Opened last December, the Hotel Villa Fontaine Premier & Grand Haneda Airport has 1,717 rooms and is directly connected to Haneda International Airport Terminal 3. Along with its in-house spa equipped with an indoor and outdoor natural hot spring, it offers everything from an event hall and kid-friendly suites to a gym and restaurants.
What makes it unique, according to its developers, is that it’s also part of Haneda Airport Garden, a multipurpose commercial facility and bus terminal built by Japanese real estate company Sumitomo Realty Group.
Dubbed a “city where people gather and live,” the complex has some 74 stores spread across two floors that bring together tax-free foods and souvenirs from all four corners of Japan.
Here, visitors can pick up everything from chopsticks crafted from broken baseball bats to sweets decorated with Japanese ukiyoe prints after sampling Japanese delicacies in a food hall themed after Japan’s Edo period from 1603 to 1868.
Return of the tourists
While tourism to Japan was at a standstill for more than two years following the spread of the Covid-19 pandemic, overseas visitor numbers have steadily climbed since the government resumed visa-free travel for many countries last October.
In March, the number of foreign business and leisure visitors climbed to its highest post-pandemic level, around 1.82 million, up from 1.48 million in February, according to data from the Japan National Tourism Organization (JNTO).
Tokyo has also announced plans to receive up to 60 million overseas visitors to the country by 2030. The ambitious goal comes as the government expects visitor numbers to continue rising ahead of upcoming international events such as Expo 25 in Osaka in 2025.
And as inbound tourism recovers, Haneda – which has been crowned the world’s most punctual mega-airport – hopes to ride that wave.
Japan in miniature
Ultimately, developers hope their new hotel and airport complex will come to represent a microcosm of Japan’s regional crafts and flavors for overseas travelers and local day trip visitors searching for some rest and relaxation.
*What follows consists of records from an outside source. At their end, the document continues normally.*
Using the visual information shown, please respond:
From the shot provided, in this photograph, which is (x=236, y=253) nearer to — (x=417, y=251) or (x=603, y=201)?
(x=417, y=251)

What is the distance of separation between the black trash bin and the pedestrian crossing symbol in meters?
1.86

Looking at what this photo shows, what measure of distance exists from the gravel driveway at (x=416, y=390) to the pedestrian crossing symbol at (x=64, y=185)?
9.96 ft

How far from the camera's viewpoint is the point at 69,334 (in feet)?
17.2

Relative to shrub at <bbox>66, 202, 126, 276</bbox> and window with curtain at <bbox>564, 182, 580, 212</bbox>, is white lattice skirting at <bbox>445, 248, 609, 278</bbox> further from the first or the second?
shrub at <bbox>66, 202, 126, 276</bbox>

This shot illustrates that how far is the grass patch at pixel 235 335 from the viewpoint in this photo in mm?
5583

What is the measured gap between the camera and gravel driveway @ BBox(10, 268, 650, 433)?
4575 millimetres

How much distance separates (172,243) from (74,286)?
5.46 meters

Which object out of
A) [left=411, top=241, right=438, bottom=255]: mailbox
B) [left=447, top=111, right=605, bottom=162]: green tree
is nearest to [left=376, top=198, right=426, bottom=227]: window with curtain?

Currently, those eager to leave the airport can catch a ride from the bus terminal on one of 30 different routes connecting visitors to destinations such as Osaka, Sendai and Hakuba, a ski resort town in Nagano Prefecture.
Developers want to expand those routes to greater swathes of Japan as part of broader plans to help revitalize the country’s regions, according to Katsuyuki Tou, general manager of the Haneda Airport Garden.
Tou explained that visitors to the multipurpose complex can already get a taste of what Japan offers. For example, they can sample matcha lattes from a green tea shop with a 90-year history or see handmade Japanese craft umbrellas.
Next up, developers want to include immersive elements in the visitor experience.
“In the future, we’d like visitors to be able to do more than just purchasing or looking at items. For instance, we’d like them to be able to take part in experiences like traditional green tea or sweets-making workshops that spark their curiosity and desire to visit other regions of Japan,” he added.
“We aim to help support the revitalization of tourism to Japan, with the Haneda Airport Garden acting as the starting and end point for visitors.”
How to get there
Haneda Airport Garden is directly connected to by train to the Keihin Electric Express Railway Airport Line and is a one-minute walk from Tokyo Monorail Haneda Airport Terminal 3 Station.
It is also directly connected from the second floor of Haneda Airport’s Terminal 3.